ЗАДАНИЕ 1:
Представьте в виде таблицы Markdown с двумя столбцами, «№» и «Строка записи», только часть записей: от строки, содержащей «With reference to this image, given», до конца записей включительно. Пустые строки в таблицу не включайте.

ТЕКСТ ДЛЯ ЧТЕНИЯ:

+ + +

Подумать, чтобы дать господину де Шарлю во время войны слова: «Вы только подумайте, не осталось больше выездных лакеев и официантов в кафе! Вся мужская скульптура исчезла. Это еще больший вандализм, чем уничтожение реймсских ангелов. Вы только представьте, я сам видел, как депеши вместо телеграфиста… разносила женщина!»
Прежде чем прийти к этому, надо будет уладить вещи следующим образом:
«Знаете ли вы Вердюренов?» — почти как в черновике, до страницы, озаглавленной Страница… … [144]и на этой странице к фразе: «Разве можно отказать в чем-нибудь такой душечке?» добавить тогда, быть может: «Салон Вердюренов не был…» и весь кусок о салоне. Затем продолжить этим:
«Первое впечатление, произведенное Сваном у Вердюренов, было превосходным. То, что душечка сообщила о его связях, побудило госпожу Вердюрен опасаться «зануды». Но ничего подобного…» [145]
Таким образом, произведение выстроено из «кусков», которые будут позже наложены на расплавленную массу или состыкованы, чтобы образовать мозаику согласно заранее продуманному плану. В чем Пруст похож на многих великих художников, которыми восхищался, и он сам сознавал это.

+ + +

ИСХОДНЫЕ ЗАПИСИ:
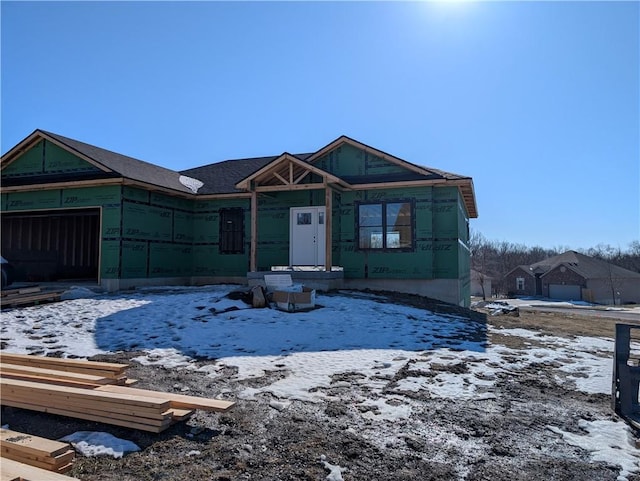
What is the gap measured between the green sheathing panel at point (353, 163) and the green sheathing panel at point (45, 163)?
26.1ft

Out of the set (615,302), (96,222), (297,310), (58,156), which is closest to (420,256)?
(297,310)

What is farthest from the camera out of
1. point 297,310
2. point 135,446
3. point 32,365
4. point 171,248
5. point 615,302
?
point 615,302

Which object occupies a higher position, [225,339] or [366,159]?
[366,159]

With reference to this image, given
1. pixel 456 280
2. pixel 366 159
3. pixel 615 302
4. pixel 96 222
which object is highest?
pixel 366 159

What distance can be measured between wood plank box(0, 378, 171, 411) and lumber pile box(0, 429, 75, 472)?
0.72m

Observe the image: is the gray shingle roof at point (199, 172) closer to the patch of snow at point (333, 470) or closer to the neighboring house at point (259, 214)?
the neighboring house at point (259, 214)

+ + +

ЗАДАНИЕ 2:
На кого, согласно отрывку о работе Пруста над произведением, похож Пруст в том, как он выстраивает произведение из «кусков»?

ПОЛНЫЙ ОТВЕТ 1:
| № | Строка записи |
|---|---|
| 1 | With reference to this image, given |
| 2 | 1. pixel 456 280 |
| 3 | 2. pixel 366 159 |
| 4 | 3. pixel 615 302 |
| 5 | 4. pixel 96 222 |
| 6 | which object is highest? |
| 7 | pixel 366 159 |
| 8 | What distance can be measured between wood plank box(0, 378, 171, 411) and lumber pile box(0, 429, 75, 472)? |
| 9 | 0.72m |
| 10 | Observe the image: is the gray shingle roof at point (199, 172) closer to the patch of snow at point (333, 470) or closer to the neighboring house at point (259, 214)? |
| 11 | the neighboring house at point (259, 214) |

ПОЛНЫЙ ОТВЕТ 2:
На многих великих художников, которыми он восхищался.